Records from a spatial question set

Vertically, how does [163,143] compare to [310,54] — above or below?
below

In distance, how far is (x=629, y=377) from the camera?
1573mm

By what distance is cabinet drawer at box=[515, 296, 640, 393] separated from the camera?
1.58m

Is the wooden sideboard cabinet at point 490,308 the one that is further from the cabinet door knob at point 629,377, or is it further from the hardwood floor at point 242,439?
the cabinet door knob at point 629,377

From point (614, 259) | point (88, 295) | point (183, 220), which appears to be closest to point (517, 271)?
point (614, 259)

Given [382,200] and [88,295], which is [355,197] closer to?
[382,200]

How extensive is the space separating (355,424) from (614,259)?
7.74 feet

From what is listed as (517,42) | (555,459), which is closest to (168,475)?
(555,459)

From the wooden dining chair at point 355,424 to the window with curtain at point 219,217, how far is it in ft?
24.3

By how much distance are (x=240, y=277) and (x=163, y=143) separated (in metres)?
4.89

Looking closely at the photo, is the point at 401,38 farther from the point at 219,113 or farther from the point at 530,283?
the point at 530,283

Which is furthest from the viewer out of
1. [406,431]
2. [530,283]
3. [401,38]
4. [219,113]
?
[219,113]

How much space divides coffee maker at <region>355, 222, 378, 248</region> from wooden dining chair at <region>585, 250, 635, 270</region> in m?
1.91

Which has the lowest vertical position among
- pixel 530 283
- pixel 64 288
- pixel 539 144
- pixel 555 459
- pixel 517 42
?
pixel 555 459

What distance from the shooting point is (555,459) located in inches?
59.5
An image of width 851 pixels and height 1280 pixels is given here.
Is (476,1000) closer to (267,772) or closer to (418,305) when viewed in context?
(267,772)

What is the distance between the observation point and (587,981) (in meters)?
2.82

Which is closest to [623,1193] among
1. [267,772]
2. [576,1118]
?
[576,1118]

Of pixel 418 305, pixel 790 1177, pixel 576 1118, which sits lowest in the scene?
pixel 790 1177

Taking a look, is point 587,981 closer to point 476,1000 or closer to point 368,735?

**TASK TO CARRY OUT:** Copy all of the records above word for word, with nothing changed.

**COMPLETE RESPONSE:**
Vertically, how does [163,143] compare to [310,54] — above or below?
below

In distance, how far is (x=629, y=377) from the camera?
1573mm

By what distance is cabinet drawer at box=[515, 296, 640, 393] separated from the camera?
1.58m

Is the wooden sideboard cabinet at point 490,308 the one that is further from the cabinet door knob at point 629,377, or is it further from the hardwood floor at point 242,439?
the cabinet door knob at point 629,377

From point (614, 259) | point (88, 295) | point (183, 220), which appears to be closest to point (517, 271)?
point (614, 259)

Given [382,200] and [88,295], which is [355,197] closer to?
[382,200]

How extensive is the space separating (355,424) from (614,259)?
7.74 feet

From what is listed as (517,42) | (555,459), which is closest to (168,475)?
(555,459)

From the wooden dining chair at point 355,424 to the window with curtain at point 219,217, how far is it in ft?
24.3

By how much distance are (x=240, y=277) and (x=163, y=143) separated (in metres)?
4.89

Looking closely at the photo, is the point at 401,38 farther from the point at 219,113 or farther from the point at 530,283?
the point at 530,283

Which is furthest from the viewer out of
1. [406,431]
2. [530,283]
3. [401,38]
4. [219,113]
?
[219,113]

How much space divides coffee maker at <region>355, 222, 378, 248</region> from wooden dining chair at <region>585, 250, 635, 270</region> in m?
1.91

Which has the lowest vertical position among
- pixel 530 283
- pixel 64 288
- pixel 539 144
- pixel 555 459
- pixel 517 42
?
pixel 555 459

What distance from the shooting point is (555,459) located in inches?
59.5
An image of width 851 pixels and height 1280 pixels is given here.
Is (476,1000) closer to (267,772) or closer to (418,305) when viewed in context?
(267,772)

What is the distance between the observation point and (587,981) (in meters)?
2.82

Which is closest to [623,1193] among
1. [267,772]
2. [576,1118]
?
[576,1118]

Of pixel 418 305, pixel 790 1177, pixel 576 1118, which sits lowest in the scene?
pixel 790 1177

Taking a look, is point 587,981 closer to point 476,1000 or closer to point 368,735?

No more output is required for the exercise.